分散が大きいゲームでは、プレイヤーの結果が、与えられたサンプルの中で期待値から大きく外れることがあります。
分散は「標準偏差」で計算されます。標準偏差は、HUDで見ることができますが、プレイした結果から直接計算することもできます。キャッシュゲームでは、BB/100 ハンドで表されます。
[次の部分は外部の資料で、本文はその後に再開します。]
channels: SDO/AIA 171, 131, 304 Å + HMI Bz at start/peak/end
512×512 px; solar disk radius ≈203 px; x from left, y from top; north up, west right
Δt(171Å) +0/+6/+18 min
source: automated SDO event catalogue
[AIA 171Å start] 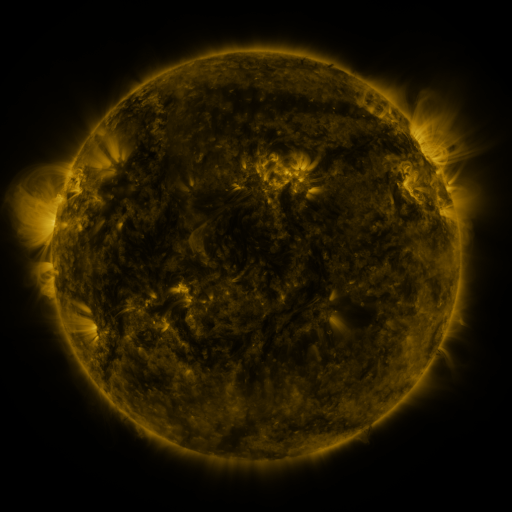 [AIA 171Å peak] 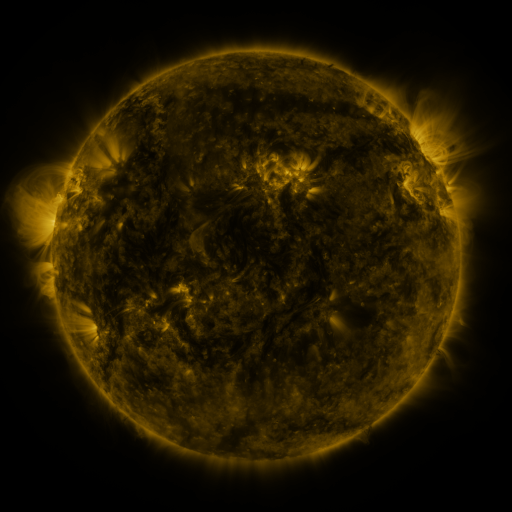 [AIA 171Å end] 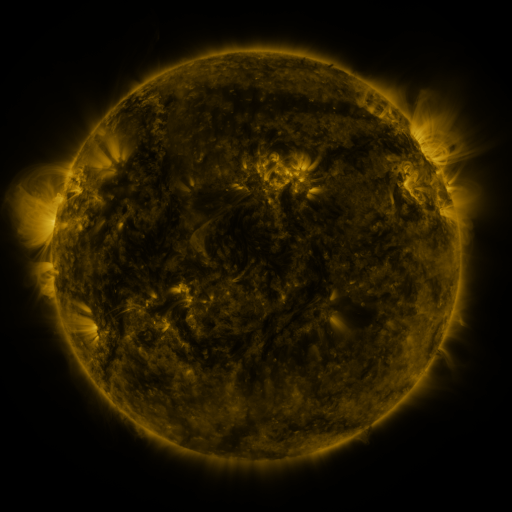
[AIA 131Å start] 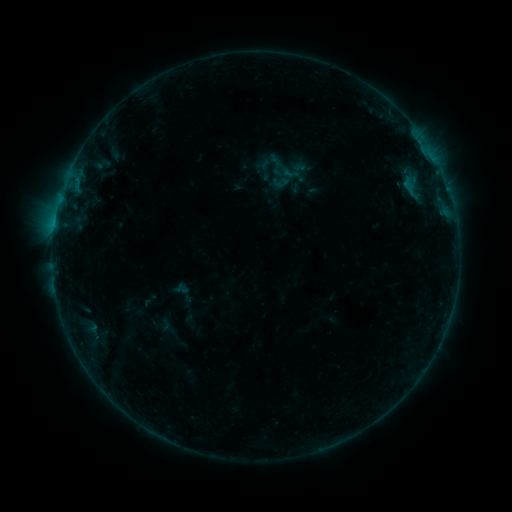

いくつかの例を見てみましょう。以下のグラフはランダムな20パターンの例です。 (出典 Primedope)
分散が小さい場合
最も良いケースと悪いケースで、-1,000 BBと+10,000 BBの開きがあります。
分散が大きい場合
最も良いケースと悪いケースで-17,000から+22,000の開きがあります。
どちらのプレイヤーもウィンレートは同じですが、分散の大きいプレイヤーの方が、最も良いケースと悪いケースとの値の差が大きくなります。
大数の法則
ギャンブラーがよくする勘違いは、ポーカープレイヤーも陥りがちです。仕掛けのないコインを投げて、6回連続で表が出たとします。次に裏が出る確率はどのくらいでしょうか?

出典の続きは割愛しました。